Create a dev environment that has nodejs installed. The instructions here use mamba but you can also use conda.

mamba env create --file dev-environment.yml
conda activate ipympl-dev

Install the Python Packge

pip install -e .

When developing your extensions, you need to manually enable your extensions with the notebook / lab frontend. For lab, this is done by the command:

jupyter labextension develop --overwrite .
jlpm build

For classic notebook, you need to run:

jupyter nbextension install --py --symlink --sys-prefix --overwrite ipympl
jupyter nbextension enable --py --sys-prefix ipympl

How to see your changes

Typescript:

If you use JupyterLab to develop then you can watch the source directory and run JupyterLab at the same time in different terminals to watch for changes in the extension's source and automatically rebuild the widget.

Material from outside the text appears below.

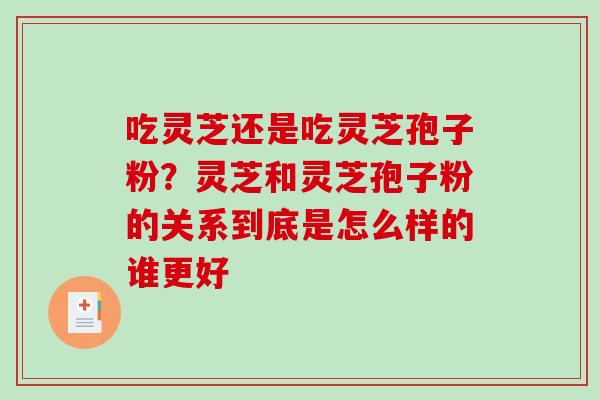 吃灵芝还是吃灵芝孢子粉？灵芝和灵芝孢子粉的关系到底是怎么样的谁更好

# Watch the source directory in one terminal, automatically rebuilding when needed
jlpm watch
# Run JupyterLab in another terminal
jupyter lab

After a change wait for the build to finish and then refresh your browser and the changes should take effect.

Python:

If you make a change to the python code then you will need to restart the notebook kernel to have it take effect.